Marie Steiner-von Sivers als Bühnenpionierin

Marie Steiner-von Sivers, ausgebildet in Schauspielkunst, arbeitete mit Rudolf Steiner künstlerisch unermüdlich bis zum sogenannten ‹Dramatischen Kurs› von 1924. Nach diesem Kurs und dem Tod Rudolf Steiners ein halbes Jahr später setzte sie ihre künstlerische Suche intensiv und in neuer Form fort: als Pionierin der Regiekunst.


Marie Steiner-von Sivers lernte die Bühnenkunst zwischen 1894 und 1901 durch drei Kulturen, drei Großstädte, drei Frauen, drei Stile und drei Geschichten. Zuerst studierte sie in Paris bei Madame Favart (1833–1908), der sogenannten Königin der Comédie Française. Dann setzte sie ihre Ausbildung in Sankt Petersburg bei der Virtuosin Maria von Strauch-Spettini (1847–1904) vom Kaiserlich Deutschen Theater fort. Schließlich lernte sie in Berlin bei der Österreicherin Serafine Détschy (1858–1927), der besten Spezialistin für Sprachtechnik. So konnte sie ganz verschiedene Theaterkulturen kennenlernen.

1900 begegnete sie Rudolf Steiner in Berlin bei einem seiner Vorträge, was den Beginn einer lebenslangen Zusammenarbeit markierte. Bald darauf entwickelte sich eine künstlerische Beziehung, die auf dem anthroposophischen Erkenntnisweg, der Kosmologie und dem daraus resultierenden Menschen- und Weltbild basierte. Aus diesem Zusammenwirken entstanden Experimente und Praktiken wie die Kunstzimmer, die Inszenierung von Dramen Eduard Schurés, die Mysteriendramen und die Entwicklung der Eurythmie in Verbindung mit der Sprache einschließlich der Sprachgestaltung als Sprachkunst. Sie ebneten den Boden für den Kurs von 1924.1 Marie Steiner-von Sivers suchte intensiv nach den theoretischen und praktischen Grundlagen für eine spirituelle Theaterreform.

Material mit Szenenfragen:
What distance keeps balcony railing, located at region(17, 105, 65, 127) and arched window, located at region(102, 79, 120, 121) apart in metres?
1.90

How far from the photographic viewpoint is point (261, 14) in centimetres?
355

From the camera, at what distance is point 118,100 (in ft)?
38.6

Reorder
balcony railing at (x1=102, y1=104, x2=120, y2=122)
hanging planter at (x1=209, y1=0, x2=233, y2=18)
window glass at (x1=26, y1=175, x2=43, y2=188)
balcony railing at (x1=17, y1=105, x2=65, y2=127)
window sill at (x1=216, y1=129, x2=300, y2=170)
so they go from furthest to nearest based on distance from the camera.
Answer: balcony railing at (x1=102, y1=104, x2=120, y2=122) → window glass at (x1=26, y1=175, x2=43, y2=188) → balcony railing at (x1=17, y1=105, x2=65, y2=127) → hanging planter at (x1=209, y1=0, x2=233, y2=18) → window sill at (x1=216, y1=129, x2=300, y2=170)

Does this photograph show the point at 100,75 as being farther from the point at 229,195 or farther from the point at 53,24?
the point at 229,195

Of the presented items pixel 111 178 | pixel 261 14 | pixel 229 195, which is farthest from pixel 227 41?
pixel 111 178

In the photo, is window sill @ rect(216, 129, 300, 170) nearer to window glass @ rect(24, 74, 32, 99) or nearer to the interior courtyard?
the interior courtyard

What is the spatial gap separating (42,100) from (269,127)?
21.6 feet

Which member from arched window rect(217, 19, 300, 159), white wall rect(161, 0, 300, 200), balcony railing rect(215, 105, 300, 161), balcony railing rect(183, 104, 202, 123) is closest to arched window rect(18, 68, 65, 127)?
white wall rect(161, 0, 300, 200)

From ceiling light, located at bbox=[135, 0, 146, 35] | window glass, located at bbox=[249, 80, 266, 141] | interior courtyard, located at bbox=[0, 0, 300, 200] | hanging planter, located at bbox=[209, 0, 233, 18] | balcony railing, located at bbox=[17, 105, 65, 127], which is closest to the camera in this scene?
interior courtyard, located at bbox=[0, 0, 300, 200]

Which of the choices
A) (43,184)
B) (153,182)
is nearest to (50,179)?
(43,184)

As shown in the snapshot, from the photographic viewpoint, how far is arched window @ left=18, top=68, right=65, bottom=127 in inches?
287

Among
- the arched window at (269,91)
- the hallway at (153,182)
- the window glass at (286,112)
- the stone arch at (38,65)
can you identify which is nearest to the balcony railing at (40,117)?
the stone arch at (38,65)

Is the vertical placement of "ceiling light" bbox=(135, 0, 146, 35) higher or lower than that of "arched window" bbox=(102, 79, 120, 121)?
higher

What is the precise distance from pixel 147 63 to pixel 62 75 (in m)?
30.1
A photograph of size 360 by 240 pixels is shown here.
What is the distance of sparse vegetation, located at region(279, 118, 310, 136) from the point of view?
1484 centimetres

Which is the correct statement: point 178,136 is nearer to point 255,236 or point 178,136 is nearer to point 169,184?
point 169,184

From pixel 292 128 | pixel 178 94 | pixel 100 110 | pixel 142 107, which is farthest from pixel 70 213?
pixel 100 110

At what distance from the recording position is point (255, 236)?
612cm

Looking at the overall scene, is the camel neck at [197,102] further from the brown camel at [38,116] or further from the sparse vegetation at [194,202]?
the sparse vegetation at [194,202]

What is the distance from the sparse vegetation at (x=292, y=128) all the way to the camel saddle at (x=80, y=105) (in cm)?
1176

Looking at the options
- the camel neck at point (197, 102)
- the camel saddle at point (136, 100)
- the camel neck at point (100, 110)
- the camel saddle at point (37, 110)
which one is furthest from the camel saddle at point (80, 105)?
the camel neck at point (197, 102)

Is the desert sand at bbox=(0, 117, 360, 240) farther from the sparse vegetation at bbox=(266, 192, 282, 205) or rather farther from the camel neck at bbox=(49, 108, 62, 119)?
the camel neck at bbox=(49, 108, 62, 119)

■ AUFGABENSTELLUNG ■
Beantworten Sie anhand des Textauszugs über Marie Steiner-von Sivers die folgenden Fragen:
1. In welcher Stadt studierte sie bei Madame Favart?
2. In welchem Jahr begegnete sie Rudolf Steiner?
3. Aus welchem Jahr stammt der sogenannte ‹Dramatische Kurs›?

■ LÖSUNG ■
1. In Paris.
2. 1900.
3. 1924.